On Nov. 9, Professor of Religion Gregory Walter ’96 and Professor of Sociology and Anthropology Ibtesam Al-Atiyat delivered the annual Mellby lectures in Viking Theater. The lecture series began in 1983 to memorialize St. Olaf professor and administrator Carl A. Mellby. The series is typically broken into two parts, providing one lecture each in the fall and spring semesters. This year marks new territory for the Mellby lectures, with Walter and Al-Atiyat delivering their speeches together and sharing a Q&A event after.
Walter spoke first. His lecture, entitled “The Vulnerability of Theology,” was focused on Julian of Norwich, a medieval Christian theologian, mystic, and anchorite — a term for a religious hermit. She lived for years in one room. He focuses on her success in articulating our incapacity for choosing between a theology of a “hiddenness,” which finds God far beyond all description and reproach, and a “theology of the cross,” which demands reconciliation with God for our pain and damage in the world. Walter ultimately asserts that theology escapes the disciplinary restrictions that modernity has placed on it, and he considers a new theology without religion.
Al-Atiyat followed with a lecture entitled “The Neo-Liberal Turn in Higher Education.” Her lecture not only included theoretical analysis that drew from sources as distant in space and time as Theodore Adorno and Ibn-Rushd, but the lecture was also rooted in her practical experiences founding two universities in Jordan. Al-Atiyat argued, in a critique of syllabi as they currently exist, that neo-liberal models of higher education are epistemically corrupted. Going beyond solely critiquing syllabi for being non-inclusive of anything outside of the myopic “Western” tradition — although she does still voice this critique — Al-Atiyat presents a more fundamental critique of the practice of including and excluding altogether. Instead of considering course readings as “ideas” in some list whereby we must eventually identify with and choose one as an “answer,” Al-Atiyat argues we ought to consider course readings instead as “artifacts,” where we inquire without the assumption that we may identify with it.
Both lecturers seem to share a critical orientation towards the modern situations of their respective disciplines. Part of this might stem from their interests in critical theory and literature — they effortlessly quote Adorno, Huxley, and Borges. Their critical perspectives provide the lectures with a sense of shared dialogue, even across their disciplinary boundaries and disparate topics.

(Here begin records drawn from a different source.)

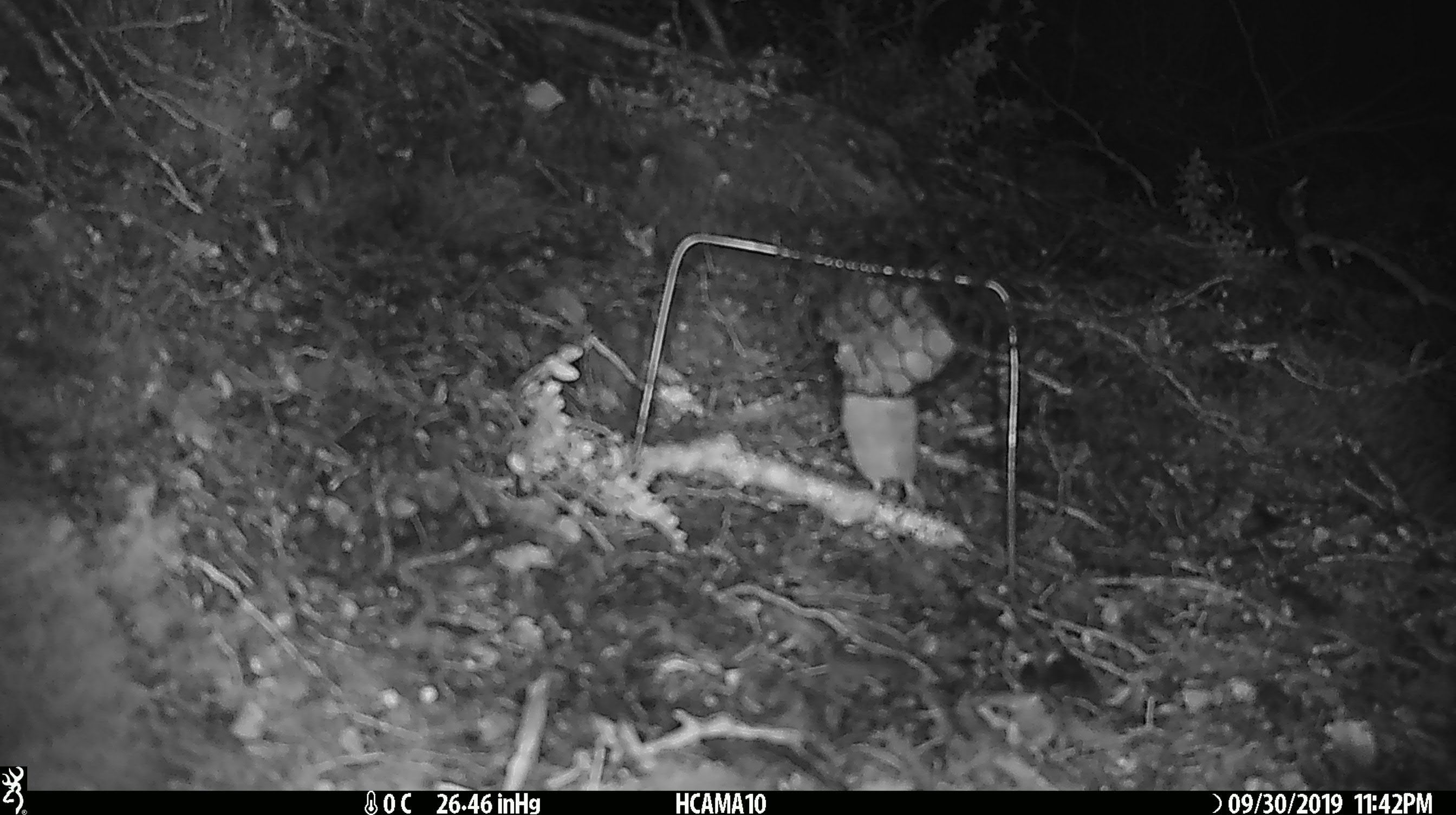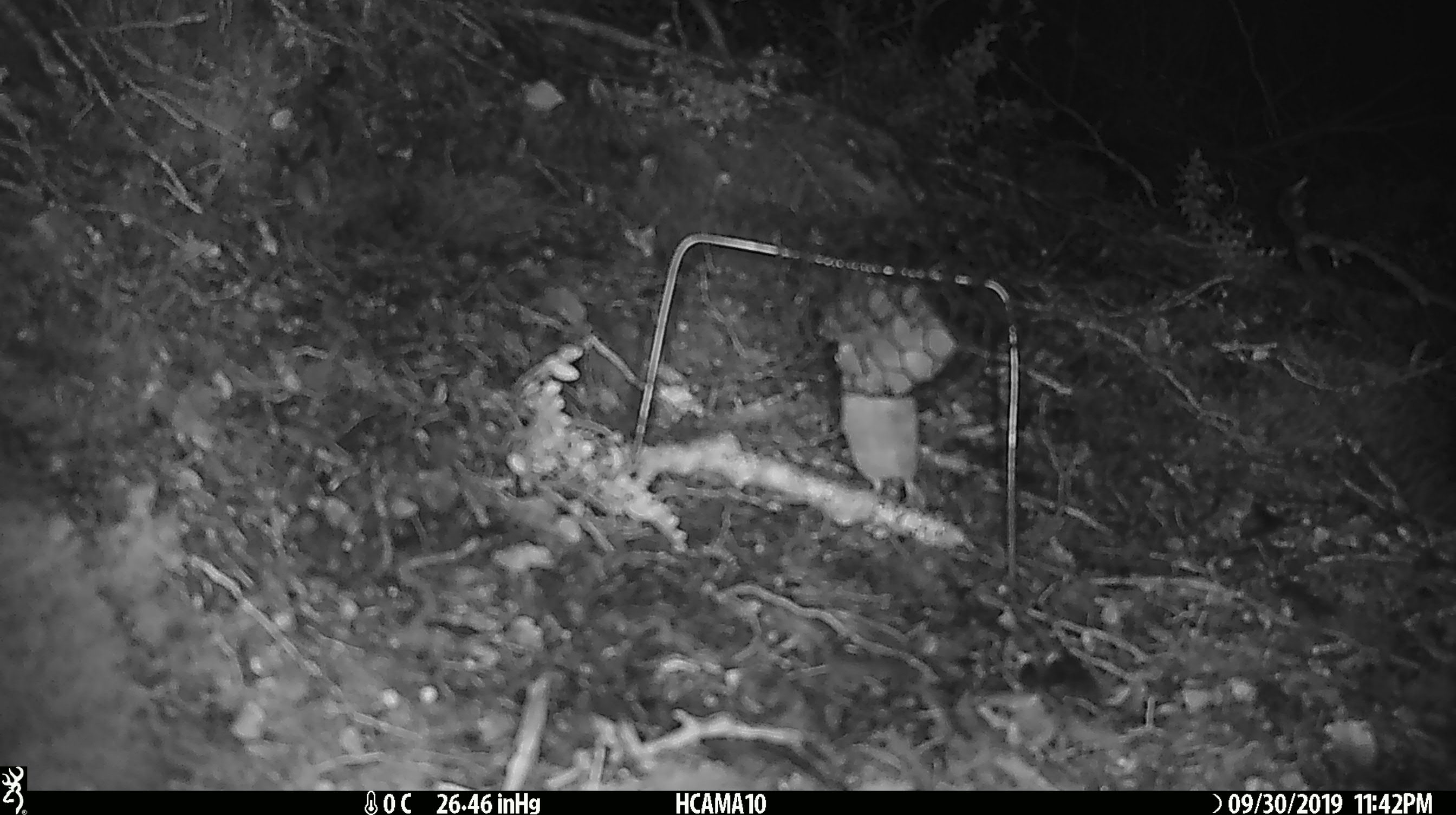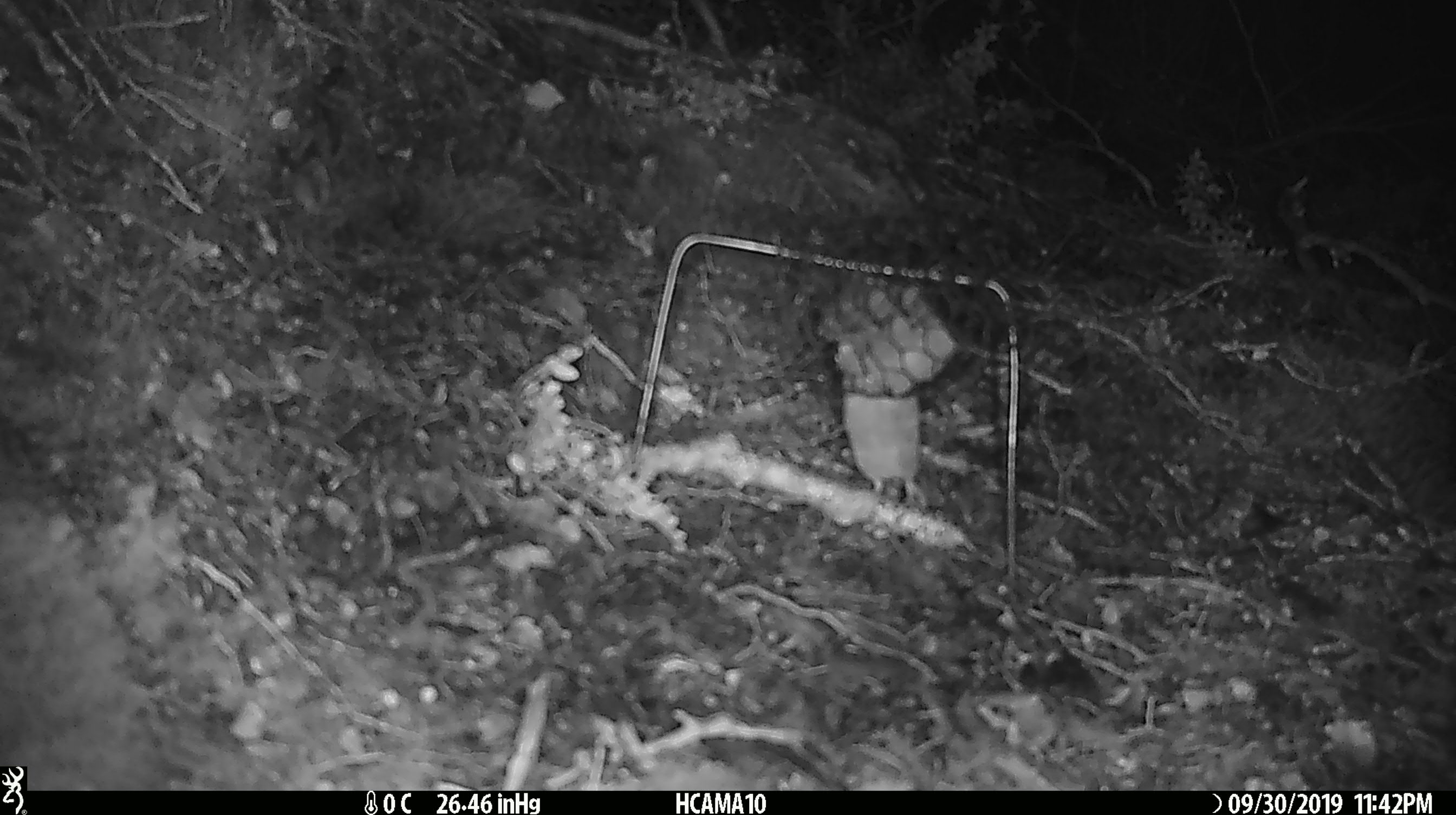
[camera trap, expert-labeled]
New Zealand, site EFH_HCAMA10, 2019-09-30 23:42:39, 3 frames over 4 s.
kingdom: Animalia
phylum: Chordata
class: Mammalia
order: Rodentia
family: Muridae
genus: Mus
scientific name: Mus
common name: mouse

At the very end of the event, Al-Atiyat responded to an audience question about what the ideal of a university ought to be, and whether or not it can escape the structure of capitalism. “[New Jordanian universities] offer us this opportunity to think again as to the capitalist economy, to think again as to the imposition of the politics of the place, and maybe come up with a project that is different, a project that restores the critical potential of a university.”